I wanted to share one of Giles' stories about language. I love history—but I also love how history plays into our knowledge and perception of language, grammar, and storytelling. Without further ado… I hope you enjoy this tidbit about codes that helped the Americans during World War II.
Let’s Talk Gibberish
The idea of using the Navajo language for battlefield communications was first suggested by Philip Johnston, the son of an American missionary. He was one of the few non-Navajos in the world who spoke the language fluently.
The commands were relayed as a string of seemingly unrelated Navajo words that bore no obvious relation to battlefield terms. This was because words like machine gun and battleship didn’t exist in Navajo.
To overcome this problem of vocabulary, the team used designated Navajo words to describe military hardware. Whale was used to describe a battleship, iron-fish to describe a submarine and hummingbird to describe a fighter plane.
But the code was a great deal more sophisticated than that. One of the basic principles was that specific Navajo words were chosen to represent individual letters of the Roman alphabet. To represent the letter A, for example, Tso could use any of the following: wollachee (ant), belasana (apple) or tsenill (axe). These words had one key element in common: when translated into English, they all started with the letter A.

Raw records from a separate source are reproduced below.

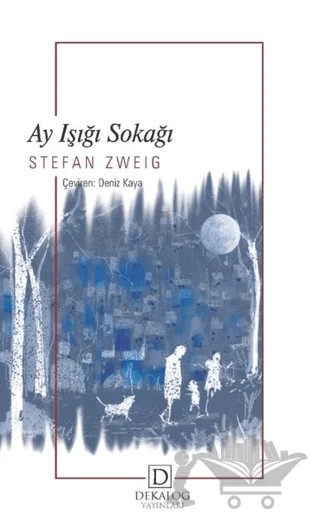 Ay Işığı Sokağı – Stefan Zweıg – Dekalog Yayınları kitap kapağı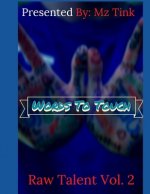 Raw Talent: Vol. 2 Words To Touch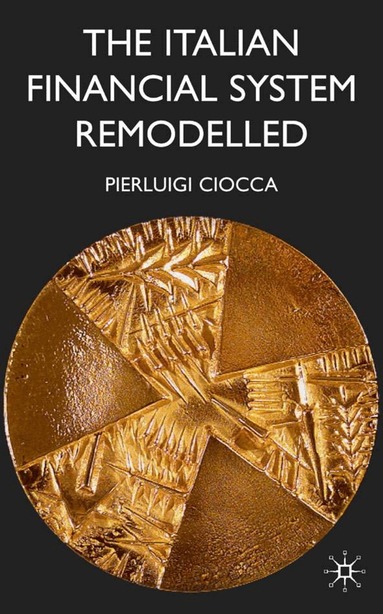 P. Ciocca - Italian Financial System Remodelled, Inbunden
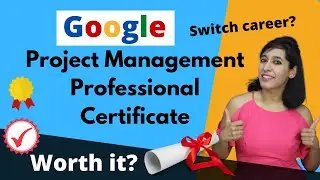 Google Project Management Professional Certificate |Is it worth in 2021?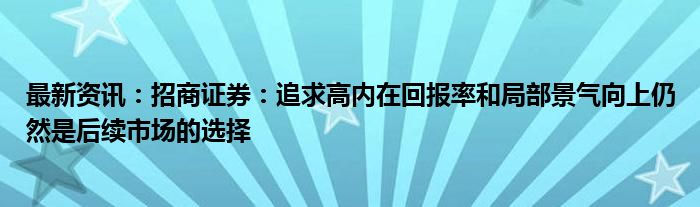 最新资讯：招商证券：追求高内在回报率和局部景气向上仍然是后续市场的选择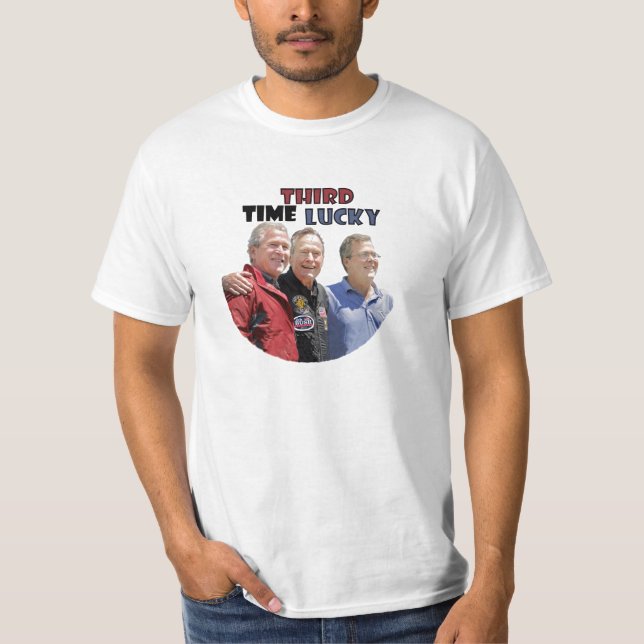 Third Time Lucky: Jeb Bush 2016 T-Shirt (Front)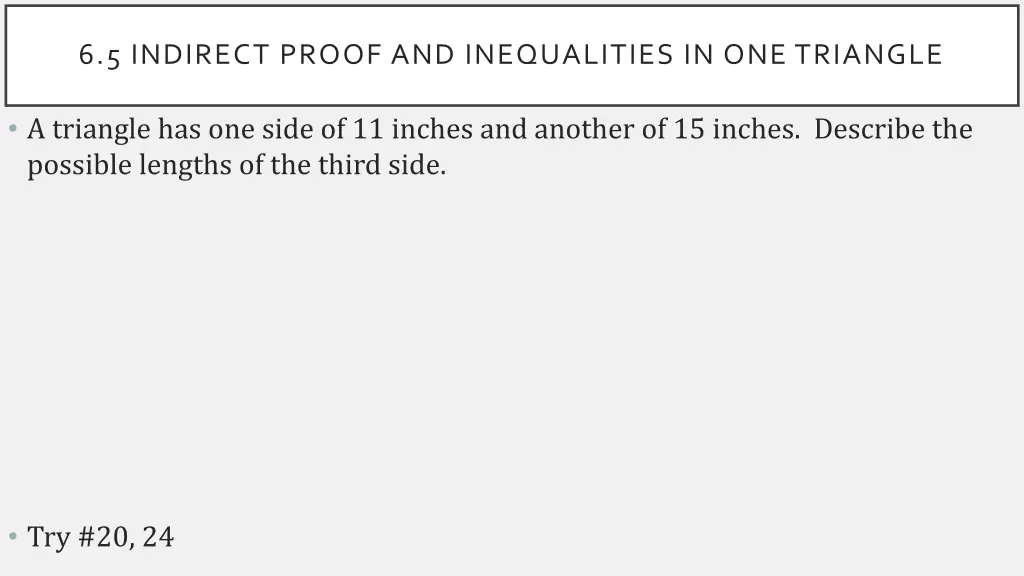 6 5 indirect proof and inequalities 9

The Americans sent and received dozens of commands each day. When they received a coded message, their first task was to translate the Navajo words into English. They would then use the first letter of each word to spell out the message. And this is why it proved so impossible for the Japanese to crack. Any code-breaker attempting to read the cipher had to know the meaning of the Navajo word in English. Since there was no Navajo dictionary, they found themselves up against an impossible task.
The Japanese code-breakers worked around the clock in their quest to crack the Navajo code, but never succeeded in deciphering a single message.